Formazione propedeutica all'arteterapia
 
Anno scolastico 2007/2008

PROPOSTA DI FORMAZIONE PER INSEGNANTI DI SOSTEGNO,

ASSISTENTI ED EDUCATORI

Scopo della formazione è fornire le competenze adeguate per poter operare con gli alunni con disabilità grave in laboratori creativi, utilizzando i materiali artistici in maniera più consapevole.

PREMESSA
Questo corso non è in alcun modo da intendersi come un corso di arteterapia e questo per varie ragioni. La principale - di natura etica - è che nessuno può sentirsi legittimato a definirsi arteterapeuta e a proporsi per questa attività, se non dopo aver affrontato una formazione lunga, seria e rigorosa. Nonché, un percorso personale di terapia. Chi partecipa a questo corso è un professionista che già lavora con la tipologia di utenti verso i quali solitamente si rivolge l'arteterapeuta e che coincide con l'area della disabilità e del disagio in tutte le loro forme. Se fosse sufficiente avere questo tipo di esperienza e buone capacità nell'utilizzo dei materiali artistici, chiunque abbia queste caratteristiche potrebbe autopromuoversi arteteterapeuta. Le cose però, logicamente, non stanno così. L'arteterapeuta, oltre ad avere le suddette caratteristiche, per la sua formazione sa affrontare le problematiche che gli si presentano attraverso l'uso dei materiali artistici e l'interazione con il processo creativo, così come il musicoterapeuta è formato per fondare il suo intervento sul suono, l'insegnante sulla conoscenza, l'educatore sul comportamento, ecc. Quello che ci accomuna è il lavorare sulla relazione, quello che ci distingue sono gli strumenti che adoperiamo, e ciò conferisce unicità e specificità alla nostre rispettive professioni.
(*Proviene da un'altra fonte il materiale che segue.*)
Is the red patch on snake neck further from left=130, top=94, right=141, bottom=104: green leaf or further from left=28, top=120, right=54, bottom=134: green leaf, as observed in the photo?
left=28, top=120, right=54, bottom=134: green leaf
Perché, allora, questa proposta di formazione.
Se per alcune aree di utenza è indispensabile che il laboratorio creativo sia condotto da un arteterapeuta, in altri casi il laboratorio può essere condotto da altro professionista (insegnante, educatore, assistente) con la supervisione di un arteterapeuta. Le aree per le quali è opportuno riservare l'intervento all'arteterapeuta, sono quelle della psicosi, degli stati border-line, l’iperattività, i disturbi del comportamento, le situazioni di disagio socio-famigliare fino ad arrivare all'abuso fisico e sessuale. Quelle che possono essere affrontate da altro professionista sono tutte quelle in cui il ritardo (medio e grave soprattutto) è l'aspetto principale, quelle in cui si ritenga opportuno favorire un approccio positivo ai materiali artistici e le esperienze ludico-creative dei gruppi classe nelle scuole elementari. Tutte cose che si fanno già, naturalmente, a prescindere da formazioni specifiche.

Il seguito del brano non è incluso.